La scoltura era rappresentata in modo che non poteva riuscire più degna da tutta una famiglia di statue in gesso, in marmo ed in bronzo di quel possente osservatore ed evocatore dell’esistenza laboriosa e penosa dei minatori e dei contadini che fu Constant Meunier; dal severo Pierre Braecke, col movimentato gruppo decorativo «La figlia dell’Ispirazione»; dal poderoso e sensuale Jef Lambeaux, con un frammento del magnifico suo bassorilievo «Le passioni umane»; dall’espressivo Jules van Briesbroeck, con due bronzee figurette infantili; dall’agile e piacente Rambeaux, con un gruppo di ignude giovanili figure muliebri; e poi ancora, con opere di minore importanza, dal versatile Charles van der Stappen, dal corretto ed elegante Paul Dubois, dal grazioso Charles Samuel e dai pregevolissimi medaglisti Jules Lagae ed Isidore de Rudder.

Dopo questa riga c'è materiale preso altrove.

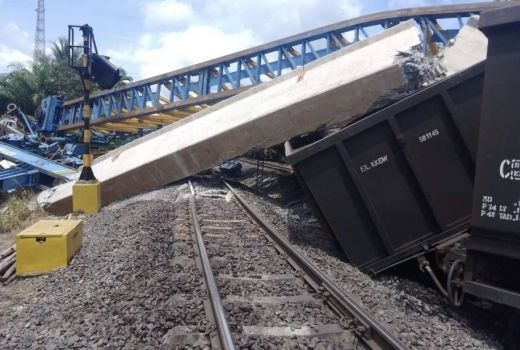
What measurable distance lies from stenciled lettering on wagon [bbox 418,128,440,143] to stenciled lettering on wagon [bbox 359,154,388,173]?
1.56 ft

Bene rappresentata era anche la pittura, specie da Fernand Khnopff, con un trittico di sottile e squisita suggestione; da Émile Fabry, con un’ampia allegoria dell’«Espansione coloniale», robusta di disegno ed oltremodo saporosa di colore; da Albert Ciamberlani, con una scena anch’essa allegorica «Vita serena», di poetica ispirazione e di nobile composizione, ricordante però, forse troppo da vicino, Puvis de Chavannes; e poi ancora da Émile Berchmans, Jean Delville, Constantin Montald, Georges Buysse, Rodolphe Wytsman e Jean Delvin.

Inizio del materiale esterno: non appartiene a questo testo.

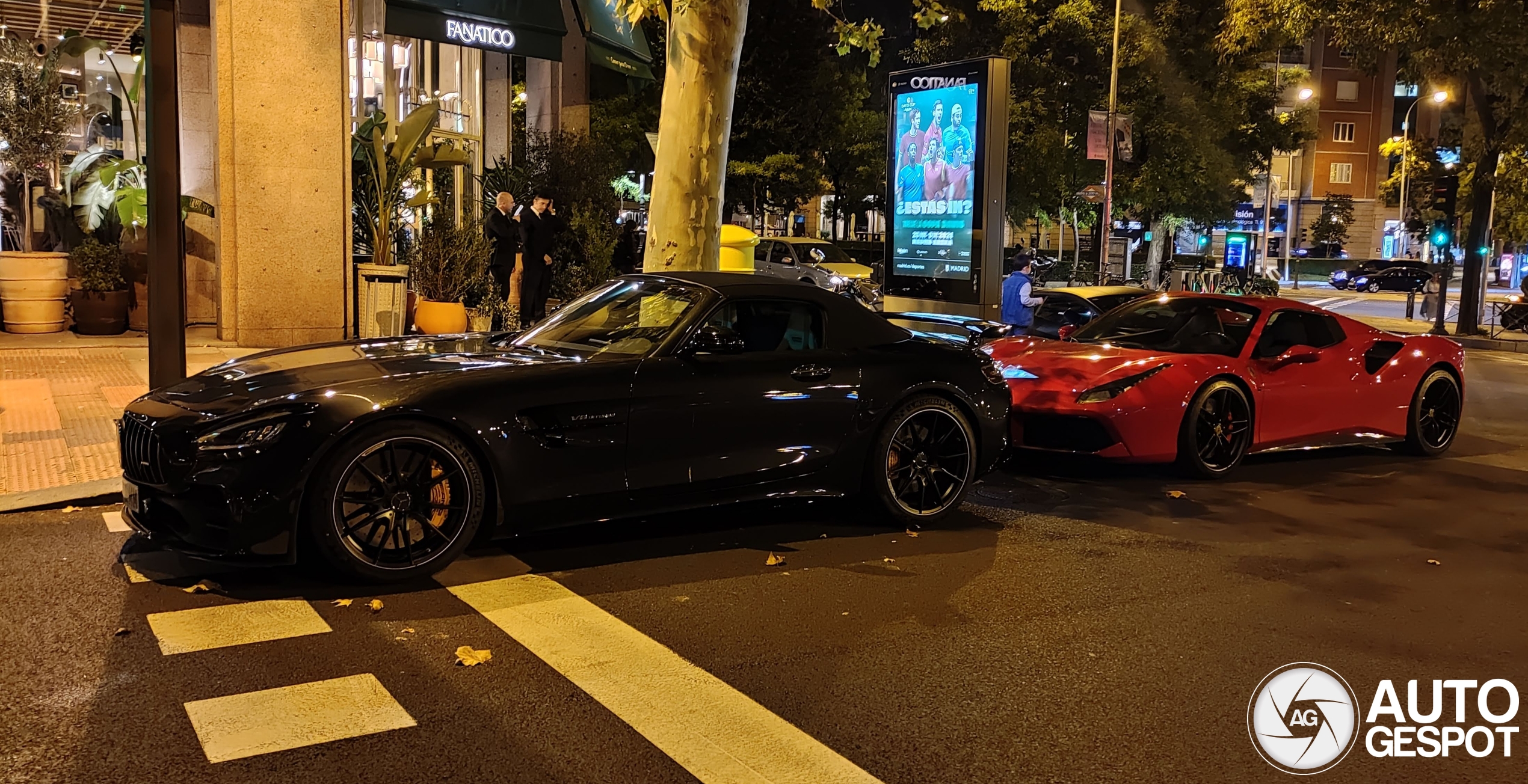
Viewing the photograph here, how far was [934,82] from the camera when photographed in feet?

Due salette in particolar modo interessanti nel padiglione dell’arte moderna belga, erano quelle dei delicati ed abili lavori femminili, quali merletti, ricami, velluti stampati e cuoi incisi e colorati; e quella dell’arte del libro, in cui trionfavano sopra tutti gli altri James Ensen, con le sue acqueforti bizzarramente fantasiose, e Charles Doudelet, con le sue illustrazioni arcaiche di così delicata e preziosa minuzia di segno.

Un altro artista belga, venuto a Milano come espositore, che merita una specialissima menzione laudativa è Philippe Wolfers, sia come scultore, pel gruppo «Il ciclo delle ore», in cui dodici figure femminili sono evocate nel bronzo con una grazia vivace di attitudini mirabilmente ritmica, sia come gioielliere in una serie di scintillanti monili, in cui non sapevi se più ammirare l’ideazione da raffinato virtuoso ol’esecuzione da artefice sapientissimo.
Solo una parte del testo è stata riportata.